AS BOSTON pushes for more cigarette control, Britain is being urged to snuff out Big Tobacco completely.
Last week, the Boston Public Health Commission board voted to ban cigarette sales at drug stores and college campuses, joining San Francisco in the forefront of such bans. Big Tobacco and its enablers are not going along quietly. Walgreens, the nation's 40th-ranked Fortune 500 company, filed suit this week to block the San Francisco ban on the grounds that it unfairly singles out the company. That city's ban would still allow tobacco sales at supermarkets and big-box stores that also have pharmacies.

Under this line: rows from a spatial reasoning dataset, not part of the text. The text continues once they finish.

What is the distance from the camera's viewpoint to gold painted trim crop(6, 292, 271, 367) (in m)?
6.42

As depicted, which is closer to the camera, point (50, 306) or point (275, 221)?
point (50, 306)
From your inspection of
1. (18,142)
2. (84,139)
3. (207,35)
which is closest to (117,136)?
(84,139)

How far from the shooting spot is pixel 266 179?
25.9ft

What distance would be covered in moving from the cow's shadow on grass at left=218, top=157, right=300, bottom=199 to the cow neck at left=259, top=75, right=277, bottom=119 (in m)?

The executive director of the Boston Public Health Commission, Barbara Ferrer, said in a telephone interview that she was not yet concerned about a lawsuit here. The Boston ban was crafted to include supermarkets or any "retail establishment that operates or has a healthcare institution within it, such as a pharmacy or drug store."
Ferrer said, "We covered it everywhere. Our general counsel said we would be easily sued if we singled out certain kinds of healthcare stores."
Across the ocean, the issue is moving way past the singling-out stage. The Royal College of Physicians, concerned that existing smoke-free laws, advertising bans, and cigarette taxes will still leave 5 million smokers in the United Kingdom two decades from now, threw down a more stunning gauntlet. It wants to "eradicate tobacco smoking from the UK by 2025" by making smoking "as unappealing, unattractive, unaffordable and unavailable as possible, as quickly as possible."
The 490-year-old professional body said taxes should be increased 10 percent, every year, on cigarettes, cigars, and other smoked tobacco products. The college says the government should ban the sale of smoked tobacco products in any store where children are permitted. It should apply Class A drug penalties for smuggling and underage sales, thus treating tobacco like heroin, according to the college.
The college said that all tobacco outlets should be licensed and the number of licensed retailers should be reduced every year. Vending machines would be eliminated and Internet sales of smoked tobacco would be prohibited. The hours that tobacco can be sold should be restricted (like we do for alcohol) and plain generic packaging would be required for all products.
The college also recommended that movies and TV shows that "endorse, glamorize, encourage or otherwise condone smoking" receive age-ratings similar to entertainment that depicts violence, explicit sexual behavior, or illegal drug use. It said such TV shows should not be shown before 9 p.m.
That college would also make antismoking medicinal products more available over the counter and free to anyone using national health services.
Ferrer said she was excited by the proposal by the Royal College.
"They've got some interesting things in there that we haven't even thought about," she said. "I'm pleased that people are starting to talk about the fact that these are very dangerous products. We should be making it very difficult, if not impossible for kids to get access to it. Obviously, what we're doing is not good enough when you've got a concerted effort by the tobacco companies to lure new smokers against our tiny public health budgets."
Last month, the National Cancer Institute released a report that found that despite existing restrictions, cigarette companies spent $13.5 billion ($37 million a day) on advertising and promotion in the United States in 2005. Smoking is depicted in at least 75 percent of box-office hit movies, and one-third of movies showed identifiable cigarette brands. Twenty percent of television shows and 25 percent of music videos depict smoking. "The health consequences of smoking are rarely depicted in movies," the report said.
Ferrer said she thought the goal of a smokeless Britain or United States by 2025 was realistic, if government was serious about limiting access. "There is so much movement around this, that I will really bet that five to 10 years from now, it will be really difficult to buy tobacco products in this country. I can see it city by city. People are saying we have to protect our children."